Hasta aquí el texto del cuento de Cortázar. De inmediato, uno de los estudiantes de la clase hace esta propuesta al escritor argentino: «¿Por qué no habla un poquito de Roque Dalton? Pienso que hay mucha gente que no sabe quién era». Y Cortázar gentilmente accede a la petición:
«Sí, cómo no. Roque Dalton se decía nieto del pirata Dalton, un inglés o norteamericano que asoló las costas de Centroamérica y conquistó tierras que luego perdió y conquistó también, por las buenas o por las malas, algunas muchachas salvadoreñas de donde luego descendió la familia de Roque que conservaba el apellido de Dalton. Nunca supe yo, ni los amigos de Roque, si eso era cierto o uno de los muchos inventos de su fertilísima imaginación. Roque es para mí el ejemplo muy poco frecuente de un hombre en quien la capacidad literaria, la capacidad poética se dan desde muy joven mezcladas o conjuntamente con un profundo sentimiento de connaturalidad con su propio pueblo, con su historia y su destino. En él desde los dieciocho años nunca se pudo separar al poeta del luchador, al novelista del combatiente, y por eso su vida fue una serie continua de persecuciones, prisiones, exilios, fugas en algunos casos espectaculares y un retorno final a su país después de muchos años pasados en otros lugares de exilio para integrarse a la lucha donde habría de perder la vida. Afortunadamente para nosotros, Roque Dalton ha dejado una obra amplia, varios volúmenes de poemas y una novela que tiene un título irónico y tierno a la vez; se llama Pobrecito poeta que era yo porque es la historia de un hombre que en algún momento siente la tentación de volcarse plenamente en la literatura y dejar de lado otras cosas que su naturaleza también le reclamaba; finalmente no lo hace y sigue manteniendo ese equilibrio que siempre me pareció admirable en él. Roque Dalton era un hombre que a los cuarenta años daba la impresión de un chico de diecinueve. Tenía algo de niño, conductas de niño, era travieso, juguetón. Era difícil saber y darse cuenta de la fuerza, la seriedad y la eficacia que se escondían detrás de ese muchacho.

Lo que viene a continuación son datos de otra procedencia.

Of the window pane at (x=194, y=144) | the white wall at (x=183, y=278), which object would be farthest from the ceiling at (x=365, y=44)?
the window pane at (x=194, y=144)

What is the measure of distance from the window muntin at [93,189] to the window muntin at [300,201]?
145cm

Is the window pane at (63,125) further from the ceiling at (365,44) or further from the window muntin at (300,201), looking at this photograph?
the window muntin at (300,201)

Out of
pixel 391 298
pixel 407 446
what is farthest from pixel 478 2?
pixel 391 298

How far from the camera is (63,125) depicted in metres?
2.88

Me acuerdo de una noche en que en La Habana nos reunimos un grupo de extranjeros y de cubanos para hablar con Fidel Castro. Era en el año 62, al comienzo de la Revolución. La reunión tenía que durar una hora a partir de las diez de la noche y duró exactamente hasta las seis de la mañana, como sucede casi siempre con esas entrevistas de Fidel Castro que se prolongan interminablemente porque él no conoce el cansancio y sus interlocutores tampoco en esos casos. Nunca me voy a olvidar de que hacia el alba, cuando yo estaba realmente medio dormido porque no aguantaba más de fatiga y de cansancio, recuerdo a Roque Dalton, flaco, muy flaco y no muy alto, al lado de Fidel, nada flaco y muy alto, discutiendo empecinadamente la manera de utilizar un cierto tipo de arma de la que no me enteré demasiado, un cierto tipo de fusil; cada uno de los dos tratando de convencer al otro de que tenía razón con toda clase de argumentos y además con demostraciones físicas: tirándose al suelo, levantándose y haciendo toda clase de demostraciones bélicas que nos dejaban bastante estupefactos.

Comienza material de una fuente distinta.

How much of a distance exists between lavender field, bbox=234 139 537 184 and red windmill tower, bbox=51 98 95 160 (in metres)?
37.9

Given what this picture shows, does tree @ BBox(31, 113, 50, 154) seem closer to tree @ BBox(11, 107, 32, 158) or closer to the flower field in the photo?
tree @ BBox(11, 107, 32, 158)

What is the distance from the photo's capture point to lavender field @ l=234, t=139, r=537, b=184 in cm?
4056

Así era Roque: podía jugar hablando en serio porque evidentemente el tema le interesaba por razones muy salvadoreñas y a la vez era un gran juego en el que se divertía profundamente. La lectura de sus libros, tanto de poemas como de prosa —tiene también muchos ensayos, muchos trabajos de política—, es un momento importante en nuestra historia, sobre todo en la década entre el 58 y el 68. Sus análisis son siempre apasionados pero al mismo tiempo lúcidos, sus rechazos y sus discrepancias están siempre históricamente bien fundados. No era hombre de panfletos, era hombre de pensamiento y por detrás y por delante y por encima de todo eso había siempre el gran poeta, el hombre que ha dejado algunos de los poemas más hermosos que yo conozco en estos últimos veinte años. Esto es lo que puedo decir de Roque y mi deseo de que ustedes lo lean y lo conozcan más».
Esa fue la larga y reveladora respuesta que Julio Cortázar dio acerca del poeta Roque Dalton. Los cuarenta años de la vida de Roque son casi perfectos, no sólo porque lo asesinan el diez de mayo de 1975, a cuatro días de diferencia de su nacimiento, el 14 de mayo de 1935, sino por toda la descripción que ha hecho de él Cortázar, de su talante poético, de su vida y de su obra. Todas características que lo sitúan en la cúspide de la palabra comprometida con la revolución y el cambio social.
Pero como hay una hermenéutica de la muerte que sin desdeño de las muertes anónimas, las muertes ejemplares de Roque, de Ellacuría, de Romero, han de llevarnos, antes o después, al conocimiento del origen del mal en El Salvador: «Cuando sepas que he muerto no pronuncies mi nombre/porque se detendría la muerte y el reposo» (Alta hora de la noche).
(Fuente consultada: Julio Cortázar, Clases de literatura. Berkeley, 1980, Alfaguara, Madrid 2013, pp. 107-118).